====== Task material

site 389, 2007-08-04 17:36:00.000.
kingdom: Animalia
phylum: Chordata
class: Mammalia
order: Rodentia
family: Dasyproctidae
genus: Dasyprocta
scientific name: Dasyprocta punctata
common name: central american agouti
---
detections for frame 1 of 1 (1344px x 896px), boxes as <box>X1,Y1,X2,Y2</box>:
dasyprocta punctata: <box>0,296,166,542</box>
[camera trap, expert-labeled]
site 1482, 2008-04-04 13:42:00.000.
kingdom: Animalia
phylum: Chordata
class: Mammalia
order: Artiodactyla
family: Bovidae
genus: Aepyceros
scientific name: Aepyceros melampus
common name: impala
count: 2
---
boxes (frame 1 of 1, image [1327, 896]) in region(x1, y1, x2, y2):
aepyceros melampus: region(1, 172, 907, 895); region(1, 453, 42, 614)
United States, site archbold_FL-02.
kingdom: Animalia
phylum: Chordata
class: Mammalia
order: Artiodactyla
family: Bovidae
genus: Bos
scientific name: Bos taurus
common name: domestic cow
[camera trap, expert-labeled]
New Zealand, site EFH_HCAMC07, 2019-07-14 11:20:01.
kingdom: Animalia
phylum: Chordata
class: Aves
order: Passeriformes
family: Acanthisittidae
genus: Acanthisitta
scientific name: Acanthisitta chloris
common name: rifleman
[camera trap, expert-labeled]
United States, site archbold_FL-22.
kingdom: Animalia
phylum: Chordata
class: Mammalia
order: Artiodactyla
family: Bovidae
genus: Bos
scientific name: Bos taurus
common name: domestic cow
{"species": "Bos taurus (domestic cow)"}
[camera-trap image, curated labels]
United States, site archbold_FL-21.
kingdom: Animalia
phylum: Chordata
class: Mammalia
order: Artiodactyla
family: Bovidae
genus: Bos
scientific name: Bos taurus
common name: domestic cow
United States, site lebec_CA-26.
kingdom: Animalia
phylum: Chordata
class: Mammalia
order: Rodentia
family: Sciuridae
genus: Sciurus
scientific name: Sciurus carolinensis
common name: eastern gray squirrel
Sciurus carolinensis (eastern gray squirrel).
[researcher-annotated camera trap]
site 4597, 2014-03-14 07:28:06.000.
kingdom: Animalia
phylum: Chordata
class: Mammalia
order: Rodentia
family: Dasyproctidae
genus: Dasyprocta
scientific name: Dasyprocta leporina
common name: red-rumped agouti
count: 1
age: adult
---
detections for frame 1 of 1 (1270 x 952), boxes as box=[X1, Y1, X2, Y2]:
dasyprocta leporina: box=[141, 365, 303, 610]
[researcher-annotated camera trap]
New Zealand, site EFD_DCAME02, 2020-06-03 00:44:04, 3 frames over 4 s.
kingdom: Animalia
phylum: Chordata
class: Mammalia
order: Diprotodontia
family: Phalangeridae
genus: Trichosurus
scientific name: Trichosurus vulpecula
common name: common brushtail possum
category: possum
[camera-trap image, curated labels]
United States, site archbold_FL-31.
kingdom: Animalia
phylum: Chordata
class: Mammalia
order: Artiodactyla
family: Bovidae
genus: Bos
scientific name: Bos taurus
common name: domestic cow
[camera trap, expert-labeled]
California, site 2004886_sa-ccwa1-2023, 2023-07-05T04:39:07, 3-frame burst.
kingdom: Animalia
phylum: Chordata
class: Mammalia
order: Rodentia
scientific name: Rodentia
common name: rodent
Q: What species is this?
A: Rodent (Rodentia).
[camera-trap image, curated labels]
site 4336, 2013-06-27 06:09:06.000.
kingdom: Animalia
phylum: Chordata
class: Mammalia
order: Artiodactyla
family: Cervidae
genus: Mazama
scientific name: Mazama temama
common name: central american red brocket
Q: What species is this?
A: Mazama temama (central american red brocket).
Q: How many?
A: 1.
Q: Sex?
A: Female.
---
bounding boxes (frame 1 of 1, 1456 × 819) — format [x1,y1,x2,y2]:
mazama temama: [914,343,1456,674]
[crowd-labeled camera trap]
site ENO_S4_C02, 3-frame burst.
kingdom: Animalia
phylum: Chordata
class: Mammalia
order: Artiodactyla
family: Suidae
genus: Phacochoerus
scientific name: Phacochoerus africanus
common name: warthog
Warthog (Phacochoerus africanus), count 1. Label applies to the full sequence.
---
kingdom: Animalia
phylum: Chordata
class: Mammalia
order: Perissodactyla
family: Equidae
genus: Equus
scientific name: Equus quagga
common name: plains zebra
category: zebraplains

============

• [Directions for this task] Restate each line of the records above without any deviation.

• [Exercise response]
site 389, 2007-08-04 17:36:00.000.
kingdom: Animalia
phylum: Chordata
class: Mammalia
order: Rodentia
family: Dasyproctidae
genus: Dasyprocta
scientific name: Dasyprocta punctata
common name: central american agouti
---
detections for frame 1 of 1 (1344px x 896px), boxes as <box>X1,Y1,X2,Y2</box>:
dasyprocta punctata: <box>0,296,166,542</box>
[camera trap, expert-labeled]
site 1482, 2008-04-04 13:42:00.000.
kingdom: Animalia
phylum: Chordata
class: Mammalia
order: Artiodactyla
family: Bovidae
genus: Aepyceros
scientific name: Aepyceros melampus
common name: impala
count: 2
---
boxes (frame 1 of 1, image [1327, 896]) in region(x1, y1, x2, y2):
aepyceros melampus: region(1, 172, 907, 895); region(1, 453, 42, 614)
United States, site archbold_FL-02.
kingdom: Animalia
phylum: Chordata
class: Mammalia
order: Artiodactyla
family: Bovidae
genus: Bos
scientific name: Bos taurus
common name: domestic cow
[camera trap, expert-labeled]
New Zealand, site EFH_HCAMC07, 2019-07-14 11:20:01.
kingdom: Animalia
phylum: Chordata
class: Aves
order: Passeriformes
family: Acanthisittidae
genus: Acanthisitta
scientific name: Acanthisitta chloris
common name: rifleman
[camera trap, expert-labeled]
United States, site archbold_FL-22.
kingdom: Animalia
phylum: Chordata
class: Mammalia
order: Artiodactyla
family: Bovidae
genus: Bos
scientific name: Bos taurus
common name: domestic cow
{"species": "Bos taurus (domestic cow)"}
[camera-trap image, curated labels]
United States, site archbold_FL-21.
kingdom: Animalia
phylum: Chordata
class: Mammalia
order: Artiodactyla
family: Bovidae
genus: Bos
scientific name: Bos taurus
common name: domestic cow
United States, site lebec_CA-26.
kingdom: Animalia
phylum: Chordata
class: Mammalia
order: Rodentia
family: Sciuridae
genus: Sciurus
scientific name: Sciurus carolinensis
common name: eastern gray squirrel
Sciurus carolinensis (eastern gray squirrel).
[researcher-annotated camera trap]
site 4597, 2014-03-14 07:28:06.000.
kingdom: Animalia
phylum: Chordata
class: Mammalia
order: Rodentia
family: Dasyproctidae
genus: Dasyprocta
scientific name: Dasyprocta leporina
common name: red-rumped agouti
count: 1
age: adult
---
detections for frame 1 of 1 (1270 x 952), boxes as box=[X1, Y1, X2, Y2]:
dasyprocta leporina: box=[141, 365, 303, 610]
[researcher-annotated camera trap]
New Zealand, site EFD_DCAME02, 2020-06-03 00:44:04, 3 frames over 4 s.
kingdom: Animalia
phylum: Chordata
class: Mammalia
order: Diprotodontia
family: Phalangeridae
genus: Trichosurus
scientific name: Trichosurus vulpecula
common name: common brushtail possum
category: possum
[camera-trap image, curated labels]
United States, site archbold_FL-31.
kingdom: Animalia
phylum: Chordata
class: Mammalia
order: Artiodactyla
family: Bovidae
genus: Bos
scientific name: Bos taurus
common name: domestic cow
[camera trap, expert-labeled]
California, site 2004886_sa-ccwa1-2023, 2023-07-05T04:39:07, 3-frame burst.
kingdom: Animalia
phylum: Chordata
class: Mammalia
order: Rodentia
scientific name: Rodentia
common name: rodent
Q: What species is this?
A: Rodent (Rodentia).
[camera-trap image, curated labels]
site 4336, 2013-06-27 06:09:06.000.
kingdom: Animalia
phylum: Chordata
class: Mammalia
order: Artiodactyla
family: Cervidae
genus: Mazama
scientific name: Mazama temama
common name: central american red brocket
Q: What species is this?
A: Mazama temama (central american red brocket).
Q: How many?
A: 1.
Q: Sex?
A: Female.
---
bounding boxes (frame 1 of 1, 1456 × 819) — format [x1,y1,x2,y2]:
mazama temama: [914,343,1456,674]
[crowd-labeled camera trap]
site ENO_S4_C02, 3-frame burst.
kingdom: Animalia
phylum: Chordata
class: Mammalia
order: Artiodactyla
family: Suidae
genus: Phacochoerus
scientific name: Phacochoerus africanus
common name: warthog
Warthog (Phacochoerus africanus), count 1. Label applies to the full sequence.
---
kingdom: Animalia
phylum: Chordata
class: Mammalia
order: Perissodactyla
family: Equidae
genus: Equus
scientific name: Equus quagga
common name: plains zebra
category: zebraplains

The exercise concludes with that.